_本文_
╭──

今日の1枚(41)

東京は昨日から雨が降り続いています。漸く霧雨状態になってきましたが、風が強い。

ベイヌム/コンセルトへボウによるデッカ録音の2枚目。取り上げているのは商品番号順です。
ポリグラムのデッカ50周年シリーズから、POCL-4578(460 917-2) で、ブルックナーの交響曲第7番ホ長調。
録音年月日は1953年5月、アムステルダムのコンセルトへボウ。
プロデューサーは John Culshaw 、エンジニアが Kenneth Wilkinson というコンビです。

あまり知られていないことだと思いますが、ベイヌム/コンセルトへボウによるブルックナー/第7のデッカ録音には2種類あって、本ディスクは新しい方の録音です。
旧盤がCD化されているか否かは知りませんが、恐らく1940年代の後半の録音だと思われます。即ち昨日取り上げたバルトークやストラヴィンスキーと同じ時期でしょう。想像ですが、オロフがプロデュースしているはず。

旧録音は、デッカ初出が K 1916/23 というSP8枚組み15面。最終16面にはチャイコフスキーの弦楽セレナードからワルツが収められていました。チャイコフスキーもベイヌム/コンセルトへボウの演奏です。
一方、新録音は最初からLPで発売されたもので、イギリスの初出は LXT 2829/30 という2枚組み。3面を使ったもので、最後の4面にはフランクの交響組曲「プシケ」の4曲がカップリングされています。
恐らく第1楽章が第1面、第2楽章が第2面、第3と第4楽章が第3面という構成だったのでしょう。日本でも発売されたのでしょうか。

新盤は1953年のデッカ録音ですから、モノラルとは言え、現在でも立派に通用する録音水準です。演奏も含めて未だ現役と申し上げたい。
3点ほど特筆すべきことがあります。
その第一は使用している版。ベイヌムが用いているのはハース版でもノヴァーク版でもありません。私はハース版を所有していないので断言は出来ませんが、一般にハース版による演奏とされているもの(例えばカラヤンなど)と比較しても違いがありますので、ハース版ではないでしょう。
現在では日常的に取り上げられるノヴァーク版に到っては、版そのものの出版が1954年ですから、問題外です。
(ハース版は1944年刊)

違いは極めて僅かで、第1楽章の24小節目の第4拍。ここにホルンが入るのが明瞭に聴き取れます。第1主題がヴァイオリンで繰り返される直前ですね。

╰──

_与えられた情報_

╭──

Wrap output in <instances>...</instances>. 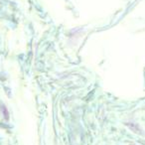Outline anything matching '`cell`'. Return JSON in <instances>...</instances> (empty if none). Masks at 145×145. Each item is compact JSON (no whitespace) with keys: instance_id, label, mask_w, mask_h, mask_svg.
Here are the masks:
<instances>
[{"instance_id":"6da1fadb","label":"cell","mask_w":145,"mask_h":145,"mask_svg":"<svg viewBox=\"0 0 145 145\" xmlns=\"http://www.w3.org/2000/svg\"><path fill=\"white\" fill-rule=\"evenodd\" d=\"M2 108H3V110H4V112H3V114H4L5 118H7V117H8V115H7V110H6V108H5L4 106H2Z\"/></svg>"}]
</instances>
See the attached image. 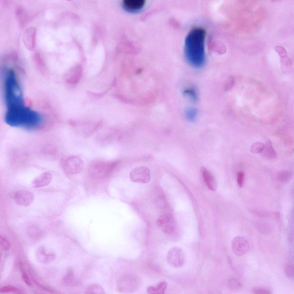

╰──

_課題_
本文では、ベイヌムの新録音についてノヴァーク版は問題外とされていますが、その理由は何ですか。1～3文で説明してください。 本文だけを根拠にしてください。

_解答_
ノヴァーク版は版そのものの出版が1954年です。この新録音は1953年5月に行われたため、ノヴァーク版が使われた可能性はないからです。